After bleeding, the pigs are conveyed into a scalding tunnel while hanging. This is followed by further slaughtering steps. Before entering the scalding tunnel, we check the pigs one more time for any unusual movement using 3D technology. This further step ensures that death has in fact occurred, and that the pigs have been bled out correctly. This technology, also called SoL controller (Signs of Life), is state-of-the-art and is used by only a few slaughterhouses. The inventor of this device, Dr. Andreas Briese, was awarded third place as part of the Lower Saxony Digitalization Award competition. Briese developed the technology, among other things, in our slaughterhouse and with our support.
We are aware of the industry’s successful attempts to stun pigs with helium. Helium cannot be used in our current facilities because it rises as a gas, making it unsuitable for our use. We maintain an active interest in improved stunning technology, and support any form of further development. We believe that helium as a stunning gas can, in principle, provide a new alternative. However, the helium systems used in the tests we are aware of were only designed for individual animals under laboratory conditions. We are open to further developments of the existing technology or new techniques, and will be happy to support any respective market introductions.
We use a Butina CO₂ system to stun our animals. The stunning process begins by herding the animals into groups of 12. They are then driven in mechanically or by an employee of the stunning unit. The drive has a slight incline and is brightly lit. Pigs walk more calmly and relaxed when they walk up an incline into a bright area. Because of their social nature, it is a stressful situation for pigs to be separated from the group before stunning. Therefore, all steps are performed in a small group prior to stunning.

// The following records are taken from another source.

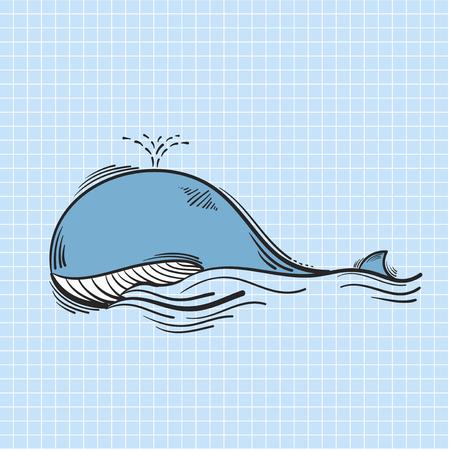 Illustration des blauen Wals schwimmen Standard-Bild - 95597942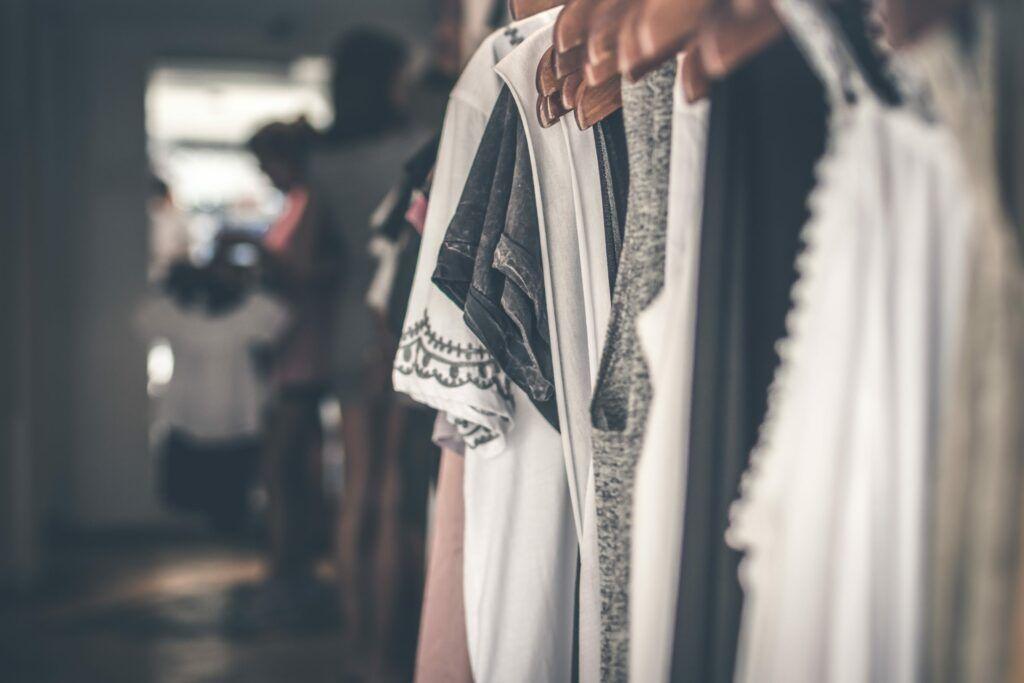 Wish šaty –recenze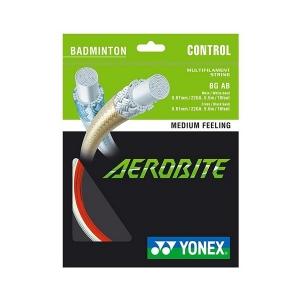 Струна для бадминтона Yonex 10m Aerobite Red/White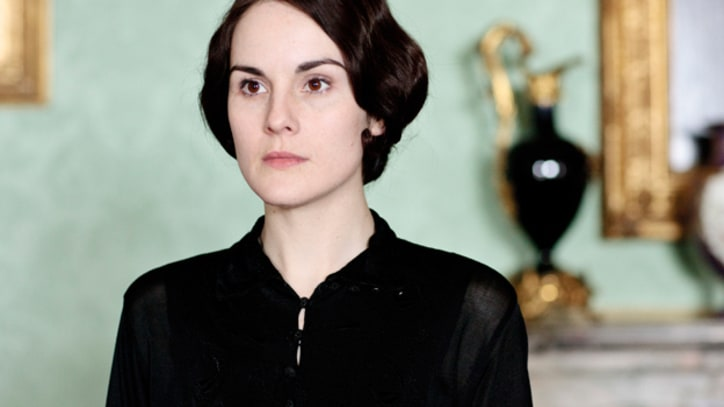 Lady Mary Is Back in Black on 'Downton'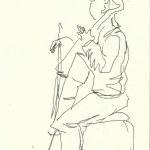 Im Konzerthaus - Violinist (c) Zeichnung von Susanne Haun 0004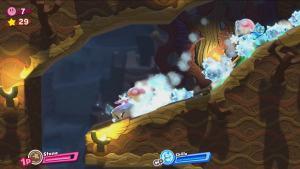 Switch_Kirby_E3-2017-SCRN_033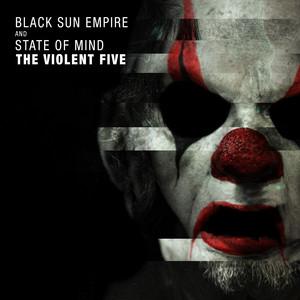 The Violent Five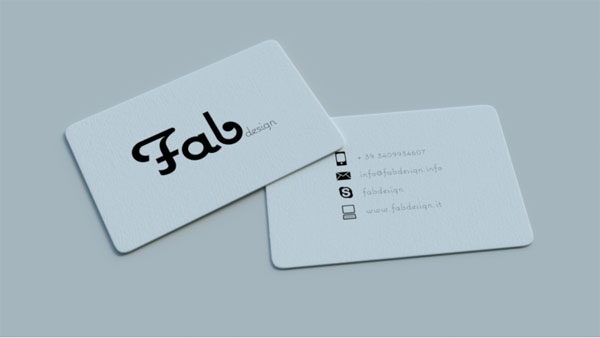 Fab Design 30 Classy Business Cards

When stunning with carbon dioxide, the pigs are herded into gondolas in groups and then lowered via an elevator into a pit with a high CO₂ concentration. There, the pigs inhale the carbon dioxide, leading to a reduction in blood pH, acidification of the blood, and acidification of the cerebrospinal fluid of the central nervous system. The transmission of nerve impulses is reduced. Eventually, the animals become unconscious. Before the onset of unconsciousness, the pigs may show defensive reactions in the form of vocalizations, head shaking, and gasping. This phase of gasping for air is stronger or weaker depending on whether the pigs are relaxed or tense before stunning
The exact concentration of CO₂ is monitored via sensors. This allows us to ensure that exactly the right concentration is always applied. Too high of a CO₂ concentration would lead to a strong defensive reaction by the pigs. In turn, too low of a concentration would not sufficiently stun the animals. Stunning is applied for a duration of 150 seconds (120 seconds is required by law). The stunned animals are then immediately bled out.

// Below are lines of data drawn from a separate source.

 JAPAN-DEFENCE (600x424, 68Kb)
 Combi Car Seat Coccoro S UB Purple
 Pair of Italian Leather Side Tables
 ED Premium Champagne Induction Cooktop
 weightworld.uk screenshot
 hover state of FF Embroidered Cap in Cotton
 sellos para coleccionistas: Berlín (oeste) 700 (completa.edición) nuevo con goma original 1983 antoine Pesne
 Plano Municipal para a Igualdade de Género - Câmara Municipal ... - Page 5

For a slaughterhouse of our size, this form of stunning is currently still without an alternative. Another option, for example, would be stunning with electric forceps. The disadvantage of this is that the animals would have to be separated from the group for stunning, creating an additional stress factor. Furthermore, when employees use forceps, possible stunning errors cannot be ruled out. The use of electric tongs can also have a negative effect on the quality of the meat, which can be seen for example in blood stains on some meat products. We only use electric tongs in individual cases in the waiting area, or for post-stunning. The CO₂ stunning technique we currently use admittedly has its critics. However, taking all aspects into account, it remains the best method.
After unloading, the animals are herded by an employee into waiting pens where they have the opportunity to rest for about 20 minutes. Rested and relaxed pigs are essential for the stunning process. The delivery of the pigs and the waiting area are under video surveillance around the clock.